In one especially violent confrontation, on the night of June 26, 1562—a few months after the Vassy massacre—a Protestant mob attacked the city’s Château Trompette, bastion of government power. The riot was quelled, but, as with the salt-tax riots, the punishment proved worse than the crime. To teach a lesson to a city that seemed incapable of running its own affairs, the king sent in a new lieutenant-general named Blaise Monluc, and ordered him to “pacify” the troublesome area.

Monluc understood “pacification” to mean “mass slaughter.” He set to work hanging Protestants in large numbers without trial, or having them broken on the wheel. After one battle at the village of Terraube, he ordered so many of its residents killed and thrown in the well that you could put your hand in from above and touch the top of the pile.

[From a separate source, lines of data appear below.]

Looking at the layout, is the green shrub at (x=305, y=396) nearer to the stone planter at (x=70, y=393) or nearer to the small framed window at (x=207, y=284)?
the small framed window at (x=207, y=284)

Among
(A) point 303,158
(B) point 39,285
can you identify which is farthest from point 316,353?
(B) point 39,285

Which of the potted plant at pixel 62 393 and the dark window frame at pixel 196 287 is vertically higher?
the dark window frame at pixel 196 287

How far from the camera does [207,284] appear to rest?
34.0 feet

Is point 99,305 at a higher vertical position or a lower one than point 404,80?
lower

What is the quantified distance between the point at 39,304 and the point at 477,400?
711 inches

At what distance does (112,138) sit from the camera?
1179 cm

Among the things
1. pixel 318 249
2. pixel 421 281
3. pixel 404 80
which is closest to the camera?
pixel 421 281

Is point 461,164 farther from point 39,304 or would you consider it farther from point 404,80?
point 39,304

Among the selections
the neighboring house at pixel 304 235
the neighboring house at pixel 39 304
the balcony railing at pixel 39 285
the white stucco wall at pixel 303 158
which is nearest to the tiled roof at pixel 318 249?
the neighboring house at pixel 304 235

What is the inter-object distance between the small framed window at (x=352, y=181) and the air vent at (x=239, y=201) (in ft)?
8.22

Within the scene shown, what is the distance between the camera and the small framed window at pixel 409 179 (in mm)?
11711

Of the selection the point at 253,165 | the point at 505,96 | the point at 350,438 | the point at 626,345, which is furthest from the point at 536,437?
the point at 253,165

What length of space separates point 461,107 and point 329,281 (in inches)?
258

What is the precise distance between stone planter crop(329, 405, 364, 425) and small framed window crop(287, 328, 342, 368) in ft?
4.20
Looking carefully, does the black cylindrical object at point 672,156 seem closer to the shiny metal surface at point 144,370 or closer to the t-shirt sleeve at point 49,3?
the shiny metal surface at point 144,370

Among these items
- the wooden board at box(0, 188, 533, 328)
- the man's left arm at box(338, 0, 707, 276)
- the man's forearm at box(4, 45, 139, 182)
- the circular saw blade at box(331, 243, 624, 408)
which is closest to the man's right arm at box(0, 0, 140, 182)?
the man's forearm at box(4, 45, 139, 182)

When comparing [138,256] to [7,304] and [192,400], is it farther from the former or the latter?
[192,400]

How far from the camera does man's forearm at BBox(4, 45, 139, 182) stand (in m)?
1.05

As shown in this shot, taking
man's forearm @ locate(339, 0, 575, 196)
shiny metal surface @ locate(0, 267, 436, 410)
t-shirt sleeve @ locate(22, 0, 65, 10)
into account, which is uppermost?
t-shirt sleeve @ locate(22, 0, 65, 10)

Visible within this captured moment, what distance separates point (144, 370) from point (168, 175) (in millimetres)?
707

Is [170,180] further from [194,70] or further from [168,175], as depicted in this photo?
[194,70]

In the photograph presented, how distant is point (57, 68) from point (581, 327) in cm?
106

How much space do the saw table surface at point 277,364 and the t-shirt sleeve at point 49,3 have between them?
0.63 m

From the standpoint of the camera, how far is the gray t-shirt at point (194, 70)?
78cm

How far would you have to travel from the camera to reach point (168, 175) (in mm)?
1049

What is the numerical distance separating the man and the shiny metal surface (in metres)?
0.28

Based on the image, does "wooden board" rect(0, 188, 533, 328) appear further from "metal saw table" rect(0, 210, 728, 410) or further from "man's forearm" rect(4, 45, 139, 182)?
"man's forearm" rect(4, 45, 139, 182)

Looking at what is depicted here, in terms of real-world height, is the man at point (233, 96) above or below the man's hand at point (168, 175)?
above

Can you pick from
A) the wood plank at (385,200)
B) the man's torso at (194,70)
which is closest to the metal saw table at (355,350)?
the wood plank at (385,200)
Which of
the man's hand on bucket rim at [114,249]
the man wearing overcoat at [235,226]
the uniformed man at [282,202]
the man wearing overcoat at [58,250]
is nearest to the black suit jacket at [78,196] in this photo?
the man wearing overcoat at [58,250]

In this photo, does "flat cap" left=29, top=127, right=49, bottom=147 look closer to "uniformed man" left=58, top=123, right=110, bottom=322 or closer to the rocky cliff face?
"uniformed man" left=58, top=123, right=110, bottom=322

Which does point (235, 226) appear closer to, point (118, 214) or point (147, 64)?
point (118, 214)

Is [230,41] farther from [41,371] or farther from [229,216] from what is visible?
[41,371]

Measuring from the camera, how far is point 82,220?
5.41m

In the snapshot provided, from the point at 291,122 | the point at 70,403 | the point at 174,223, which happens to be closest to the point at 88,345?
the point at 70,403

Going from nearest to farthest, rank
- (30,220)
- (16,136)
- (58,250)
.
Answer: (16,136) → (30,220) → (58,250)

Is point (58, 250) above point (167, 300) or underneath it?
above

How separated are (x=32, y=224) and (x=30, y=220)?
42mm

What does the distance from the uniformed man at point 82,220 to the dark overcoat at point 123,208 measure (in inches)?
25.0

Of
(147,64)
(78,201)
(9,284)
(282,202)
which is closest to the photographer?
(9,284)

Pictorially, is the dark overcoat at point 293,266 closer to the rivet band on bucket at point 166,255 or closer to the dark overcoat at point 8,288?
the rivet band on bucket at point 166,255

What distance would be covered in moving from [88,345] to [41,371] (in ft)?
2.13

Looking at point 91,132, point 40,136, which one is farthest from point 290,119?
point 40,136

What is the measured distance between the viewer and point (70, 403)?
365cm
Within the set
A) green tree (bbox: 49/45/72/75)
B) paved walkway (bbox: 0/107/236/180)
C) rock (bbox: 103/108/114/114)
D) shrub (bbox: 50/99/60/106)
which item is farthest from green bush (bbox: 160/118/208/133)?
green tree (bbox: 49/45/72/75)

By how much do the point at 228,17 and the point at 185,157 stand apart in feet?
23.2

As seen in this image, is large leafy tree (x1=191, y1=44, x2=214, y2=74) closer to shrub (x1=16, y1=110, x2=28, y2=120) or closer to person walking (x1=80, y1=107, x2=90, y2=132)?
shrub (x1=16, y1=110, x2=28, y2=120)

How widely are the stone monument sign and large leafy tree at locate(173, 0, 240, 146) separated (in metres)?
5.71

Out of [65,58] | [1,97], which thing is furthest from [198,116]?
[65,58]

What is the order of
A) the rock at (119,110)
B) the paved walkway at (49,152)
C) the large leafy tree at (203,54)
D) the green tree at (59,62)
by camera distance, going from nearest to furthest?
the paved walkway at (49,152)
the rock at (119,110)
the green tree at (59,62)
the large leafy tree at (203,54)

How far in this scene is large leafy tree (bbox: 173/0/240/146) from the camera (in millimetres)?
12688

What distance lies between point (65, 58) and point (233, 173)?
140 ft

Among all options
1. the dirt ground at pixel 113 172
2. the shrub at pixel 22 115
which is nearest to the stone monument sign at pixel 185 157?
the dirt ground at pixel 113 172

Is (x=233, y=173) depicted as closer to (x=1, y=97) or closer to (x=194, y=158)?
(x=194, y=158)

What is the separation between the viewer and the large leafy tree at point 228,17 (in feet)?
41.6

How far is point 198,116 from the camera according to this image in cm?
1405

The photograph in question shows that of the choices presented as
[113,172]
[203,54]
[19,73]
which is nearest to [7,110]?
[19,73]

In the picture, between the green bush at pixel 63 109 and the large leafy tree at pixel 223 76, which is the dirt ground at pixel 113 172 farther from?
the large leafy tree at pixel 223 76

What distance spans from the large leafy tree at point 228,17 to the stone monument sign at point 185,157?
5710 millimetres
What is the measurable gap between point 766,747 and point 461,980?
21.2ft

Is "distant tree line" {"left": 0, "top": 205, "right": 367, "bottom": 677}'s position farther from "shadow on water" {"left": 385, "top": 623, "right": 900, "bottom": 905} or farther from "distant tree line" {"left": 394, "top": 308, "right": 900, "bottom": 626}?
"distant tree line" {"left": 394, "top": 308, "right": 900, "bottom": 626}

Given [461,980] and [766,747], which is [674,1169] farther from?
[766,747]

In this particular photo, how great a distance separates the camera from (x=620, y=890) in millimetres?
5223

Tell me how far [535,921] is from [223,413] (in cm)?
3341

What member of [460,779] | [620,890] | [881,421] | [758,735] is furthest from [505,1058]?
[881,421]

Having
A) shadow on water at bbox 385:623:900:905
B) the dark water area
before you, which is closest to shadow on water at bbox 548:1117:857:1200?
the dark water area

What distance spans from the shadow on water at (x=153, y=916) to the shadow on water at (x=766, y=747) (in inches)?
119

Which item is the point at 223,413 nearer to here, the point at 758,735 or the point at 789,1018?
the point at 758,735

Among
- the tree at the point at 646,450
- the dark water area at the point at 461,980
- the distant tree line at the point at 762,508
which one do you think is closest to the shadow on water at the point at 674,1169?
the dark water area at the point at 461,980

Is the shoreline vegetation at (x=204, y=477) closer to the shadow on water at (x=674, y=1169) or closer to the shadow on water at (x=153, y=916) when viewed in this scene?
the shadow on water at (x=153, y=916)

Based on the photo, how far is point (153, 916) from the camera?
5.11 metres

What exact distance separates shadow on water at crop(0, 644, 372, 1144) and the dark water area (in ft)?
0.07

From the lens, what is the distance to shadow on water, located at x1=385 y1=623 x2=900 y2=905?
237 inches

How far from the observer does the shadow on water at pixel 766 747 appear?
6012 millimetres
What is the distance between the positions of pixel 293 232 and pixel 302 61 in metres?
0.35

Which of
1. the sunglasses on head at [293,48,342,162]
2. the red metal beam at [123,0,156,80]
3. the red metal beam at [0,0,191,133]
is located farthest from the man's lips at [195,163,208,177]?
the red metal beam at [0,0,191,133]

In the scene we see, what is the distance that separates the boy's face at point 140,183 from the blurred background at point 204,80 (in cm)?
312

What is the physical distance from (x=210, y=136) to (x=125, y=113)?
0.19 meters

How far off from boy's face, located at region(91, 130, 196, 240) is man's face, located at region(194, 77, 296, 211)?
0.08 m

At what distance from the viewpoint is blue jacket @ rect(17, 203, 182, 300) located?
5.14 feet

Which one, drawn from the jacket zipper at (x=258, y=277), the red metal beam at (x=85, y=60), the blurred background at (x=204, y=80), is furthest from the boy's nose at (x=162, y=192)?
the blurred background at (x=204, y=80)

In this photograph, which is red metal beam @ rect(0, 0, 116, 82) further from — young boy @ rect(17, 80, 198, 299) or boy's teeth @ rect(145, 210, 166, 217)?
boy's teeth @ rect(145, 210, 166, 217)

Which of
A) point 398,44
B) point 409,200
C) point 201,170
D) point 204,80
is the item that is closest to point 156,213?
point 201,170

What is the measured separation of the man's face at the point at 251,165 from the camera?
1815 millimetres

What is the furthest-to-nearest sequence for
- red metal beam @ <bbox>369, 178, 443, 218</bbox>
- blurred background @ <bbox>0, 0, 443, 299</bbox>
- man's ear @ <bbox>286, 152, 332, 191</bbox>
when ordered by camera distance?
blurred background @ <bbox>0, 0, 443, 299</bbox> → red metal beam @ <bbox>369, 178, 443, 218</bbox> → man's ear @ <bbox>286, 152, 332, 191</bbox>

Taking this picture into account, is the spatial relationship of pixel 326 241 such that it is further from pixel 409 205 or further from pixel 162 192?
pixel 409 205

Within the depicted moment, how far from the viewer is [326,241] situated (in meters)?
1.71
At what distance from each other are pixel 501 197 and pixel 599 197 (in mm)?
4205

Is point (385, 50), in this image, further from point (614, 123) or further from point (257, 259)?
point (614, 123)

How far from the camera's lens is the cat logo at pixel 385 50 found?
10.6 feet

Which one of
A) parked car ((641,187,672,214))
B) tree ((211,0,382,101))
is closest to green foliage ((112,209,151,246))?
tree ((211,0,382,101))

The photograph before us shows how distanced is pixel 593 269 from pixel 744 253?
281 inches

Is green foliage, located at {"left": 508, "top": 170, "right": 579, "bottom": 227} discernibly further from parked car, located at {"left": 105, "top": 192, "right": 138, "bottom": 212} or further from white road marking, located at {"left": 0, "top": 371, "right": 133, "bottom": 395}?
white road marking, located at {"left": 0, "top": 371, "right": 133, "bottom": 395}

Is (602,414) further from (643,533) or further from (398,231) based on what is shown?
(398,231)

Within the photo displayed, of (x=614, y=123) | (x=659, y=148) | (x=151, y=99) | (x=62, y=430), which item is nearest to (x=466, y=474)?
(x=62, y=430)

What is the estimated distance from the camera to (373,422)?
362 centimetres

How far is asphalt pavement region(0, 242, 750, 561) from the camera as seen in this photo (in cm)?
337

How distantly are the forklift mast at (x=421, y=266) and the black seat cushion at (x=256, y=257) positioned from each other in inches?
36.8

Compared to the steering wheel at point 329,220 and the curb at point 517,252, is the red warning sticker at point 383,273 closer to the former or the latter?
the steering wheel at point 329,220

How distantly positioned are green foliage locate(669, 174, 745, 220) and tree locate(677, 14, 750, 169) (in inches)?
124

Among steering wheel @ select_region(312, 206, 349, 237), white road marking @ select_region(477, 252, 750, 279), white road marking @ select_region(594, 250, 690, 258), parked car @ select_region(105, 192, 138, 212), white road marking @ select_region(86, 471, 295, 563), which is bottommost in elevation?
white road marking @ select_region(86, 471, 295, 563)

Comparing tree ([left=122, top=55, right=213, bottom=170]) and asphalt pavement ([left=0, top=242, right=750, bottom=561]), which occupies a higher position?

Writing his memoirs years later, he reminisced about one rebel leader who begged him personally for mercy after Monluc’s soldiers captured him.
Monluc responded by grabbing the man’s throat and throwing him against a stone cross so violently that the stone was smashed and the man died. “If I had not acted thus,” wrote Monluc, “I would have been mocked.” In another incident, a Protestant captain who had served under Monluc himself in Italy, many years earlier, hoped that his former comrade would spare his life for old times’ sake. On the contrary, Monluc made a point of having him killed at once, and explained that he did this because he knew how brave the man was: he could never be anything other than a dangerous enemy. These were the kinds of scene that would recur frequently in Montaigne’s essays: one person seeks mercy, and the other decides whether or not to grant it. Montaigne was
fascinated by the moral complexity involved. What moral complexity? Monluc would have said. Killing was always the right solution: “One man hanged is more effective than a hundred killed in battle.” Indeed, so many executions took place in the area that the supply of gallows equipment ran low: carpenters were commissioned to make more scaffolds, wheels for breaking limbs, and stakes for burning. When the scaffolds were full, Monluc used trees, and boasted that his travels through Guyenne could be traced in bodies swinging by the roadside. By the time he had finished, he said, nothing stirred in the whole region. All who survived kept their silence.

Montaigne knew Monluc, though mainly in later life, and took more interest in his private personality than his public deeds—especially his failings as a father and the regrets that tormented him after he lost a son,
who died in his prime. Monluc confessed to Montaigne that he realized too late that he had never treated the boy with anything other than coldness, although in reality he loved him a great deal.
This was partly because he had followed an unfortunate fashion in parenting, which advocated emotional frigidity in dealings with one’s children. “That poor boy saw nothing of me but a scowling and disdainful countenance,” Monluc would say. “I constrained and tortured myself to maintain this vain mask.” The talk of masks is apt, since, in 1571—around the time of Montaigne’s retirement—Monluc was disfigured by an arquebus shot. For the rest of his life, he never went out without covering his face to conceal the scars. One can imagine the disconcerting effect of an actual mask on top of the inexpressive mask-like face of a cruel man whom few people dared to look in the eye.